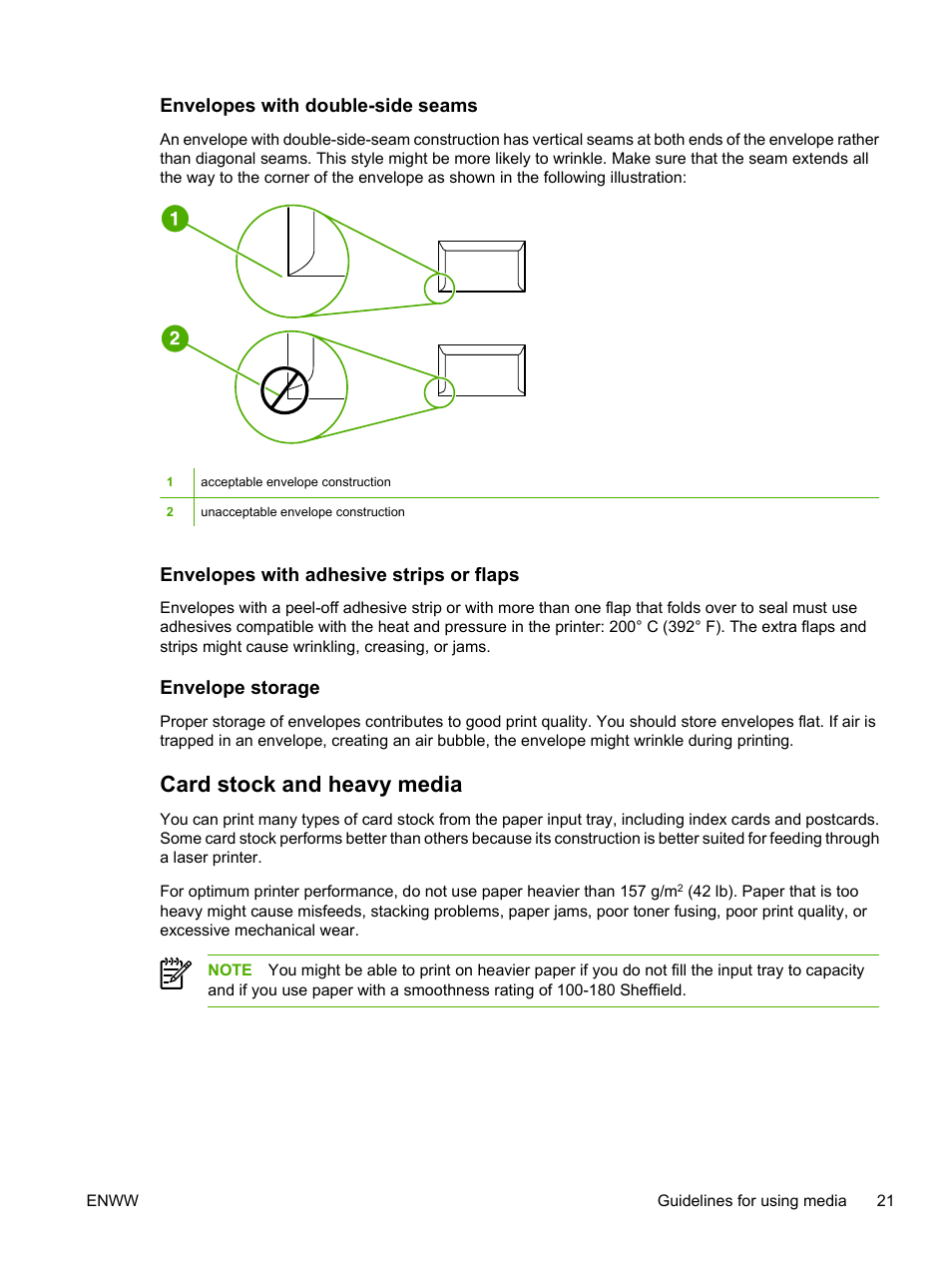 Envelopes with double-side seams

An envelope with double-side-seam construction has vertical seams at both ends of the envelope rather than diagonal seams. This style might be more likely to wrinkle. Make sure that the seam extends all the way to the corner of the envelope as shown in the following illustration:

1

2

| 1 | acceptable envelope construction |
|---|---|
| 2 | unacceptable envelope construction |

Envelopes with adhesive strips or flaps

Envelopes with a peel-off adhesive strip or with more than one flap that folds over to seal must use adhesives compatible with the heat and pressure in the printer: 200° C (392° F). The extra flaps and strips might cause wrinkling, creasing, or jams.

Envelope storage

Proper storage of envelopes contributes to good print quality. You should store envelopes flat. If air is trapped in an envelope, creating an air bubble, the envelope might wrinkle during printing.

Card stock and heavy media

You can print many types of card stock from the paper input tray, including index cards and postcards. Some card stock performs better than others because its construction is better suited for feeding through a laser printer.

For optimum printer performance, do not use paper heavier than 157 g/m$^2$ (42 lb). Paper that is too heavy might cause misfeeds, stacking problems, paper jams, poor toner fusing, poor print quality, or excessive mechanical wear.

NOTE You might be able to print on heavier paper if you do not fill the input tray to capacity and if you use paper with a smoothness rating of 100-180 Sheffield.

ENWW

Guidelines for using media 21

======

### [Exercise]
Pictures are to be left out; please print the rest of the records above word for word.

### [Result below]
 Envelopes with double-side seams

An envelope with double-side-seam construction has vertical seams at both ends of the envelope rather than diagonal seams. This style might be more likely to wrinkle. Make sure that the seam extends all the way to the corner of the envelope as shown in the following illustration:

1

2

| 1 | acceptable envelope construction |
|---|---|
| 2 | unacceptable envelope construction |

Envelopes with adhesive strips or flaps

Envelopes with a peel-off adhesive strip or with more than one flap that folds over to seal must use adhesives compatible with the heat and pressure in the printer: 200° C (392° F). The extra flaps and strips might cause wrinkling, creasing, or jams.

Envelope storage

Proper storage of envelopes contributes to good print quality. You should store envelopes flat. If air is trapped in an envelope, creating an air bubble, the envelope might wrinkle during printing.

Card stock and heavy media

You can print many types of card stock from the paper input tray, including index cards and postcards. Some card stock performs better than others because its construction is better suited for feeding through a laser printer.

For optimum printer performance, do not use paper heavier than 157 g/m$^2$ (42 lb). Paper that is too heavy might cause misfeeds, stacking problems, paper jams, poor toner fusing, poor print quality, or excessive mechanical wear.

NOTE You might be able to print on heavier paper if you do not fill the input tray to capacity and if you use paper with a smoothness rating of 100-180 Sheffield.

ENWW

Guidelines for using media 21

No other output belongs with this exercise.